オアシスは、臨時株主総会で社外取締役の報酬をアップさせる3議案を株主提案しており、うち2議案が可決された。これにより社外取締役の基本報酬は1250万円となり、加えて株式報酬も受け取れることとなっていた。関係者によれば、「700万円程度だった社外の報酬は、2000万円ほどに増える」のだという。
真っ先にオアシス側に同調したのは、臨時株主総会で解任を免れた三品和広だった。三品は神戸大学大学院経営学研究科教授で、ニチレイ、不二製油、日本ペイントホールディングスの社外取締役を歴任してきた経営学者。前年に社外取締役に就任したばかりだった。三品を取り込んだ取締役会は、以後、スピーディにオアシスの要求に応えていった。

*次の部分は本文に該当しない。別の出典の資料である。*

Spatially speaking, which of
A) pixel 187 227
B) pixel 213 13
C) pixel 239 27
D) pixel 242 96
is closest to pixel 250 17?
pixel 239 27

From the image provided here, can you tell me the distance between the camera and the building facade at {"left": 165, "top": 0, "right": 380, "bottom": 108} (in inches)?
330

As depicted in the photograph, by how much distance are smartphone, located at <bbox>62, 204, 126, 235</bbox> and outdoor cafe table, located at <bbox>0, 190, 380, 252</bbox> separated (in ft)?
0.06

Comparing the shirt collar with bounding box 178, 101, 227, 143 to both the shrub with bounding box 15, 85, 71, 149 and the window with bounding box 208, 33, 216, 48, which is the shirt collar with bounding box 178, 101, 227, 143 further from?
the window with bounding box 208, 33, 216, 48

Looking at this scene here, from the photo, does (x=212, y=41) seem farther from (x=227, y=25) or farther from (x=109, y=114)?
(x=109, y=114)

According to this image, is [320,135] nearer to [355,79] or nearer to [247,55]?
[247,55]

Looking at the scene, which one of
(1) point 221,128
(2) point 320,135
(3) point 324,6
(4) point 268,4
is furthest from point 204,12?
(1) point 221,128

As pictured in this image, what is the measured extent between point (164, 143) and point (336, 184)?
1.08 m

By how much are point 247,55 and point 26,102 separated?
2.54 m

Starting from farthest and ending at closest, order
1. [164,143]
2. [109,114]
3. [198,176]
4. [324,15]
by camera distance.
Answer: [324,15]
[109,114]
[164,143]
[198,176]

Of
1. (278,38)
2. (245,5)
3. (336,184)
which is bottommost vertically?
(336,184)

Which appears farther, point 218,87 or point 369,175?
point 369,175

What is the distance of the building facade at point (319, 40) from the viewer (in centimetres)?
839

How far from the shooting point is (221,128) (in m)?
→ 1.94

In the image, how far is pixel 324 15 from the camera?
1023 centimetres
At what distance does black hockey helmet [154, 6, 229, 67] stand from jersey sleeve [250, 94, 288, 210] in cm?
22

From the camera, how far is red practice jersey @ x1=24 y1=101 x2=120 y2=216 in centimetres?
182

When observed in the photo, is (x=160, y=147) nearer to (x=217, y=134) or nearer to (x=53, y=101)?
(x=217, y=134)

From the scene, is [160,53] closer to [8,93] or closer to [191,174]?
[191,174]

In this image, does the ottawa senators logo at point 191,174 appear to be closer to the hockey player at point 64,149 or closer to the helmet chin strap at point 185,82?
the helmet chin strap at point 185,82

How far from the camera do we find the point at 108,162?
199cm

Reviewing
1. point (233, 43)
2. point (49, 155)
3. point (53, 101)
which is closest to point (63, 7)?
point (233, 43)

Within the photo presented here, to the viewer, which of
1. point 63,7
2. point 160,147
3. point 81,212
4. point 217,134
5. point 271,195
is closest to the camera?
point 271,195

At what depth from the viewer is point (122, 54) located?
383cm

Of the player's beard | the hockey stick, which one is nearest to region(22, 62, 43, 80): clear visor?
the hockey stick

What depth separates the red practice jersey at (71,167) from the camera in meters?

3月24日の取締役会では海野薫が議長に選定され、同時に嶋田亜子、三品、トーステンが指名・報酬諮問委員会に選定される。三品はその委員長に就いた。
この日の取締役会の様子を知るフジテックの元幹部は、こう証言する。
「三品の寝返りがすべてだった。緊急動議の議案のほとんどは5対4で可決された。この日、内山会長解任の議案も提出されたが、議事が混乱して採決に至らなかった。しかし、社長の岡田ら4人も結局は切り崩され、翌週の取締役会に持ち越された内山会長解任議案は、全会一致で可決された」
3月28日14時から開かれた取締役会で、内山会長解任が決議されると、すぐさま、三品をはじめオアシス側の5人の社外取締役は、内山の会長解任と新たに取締役議長と指名・報酬委員会の任命を報告し、声明を発表した。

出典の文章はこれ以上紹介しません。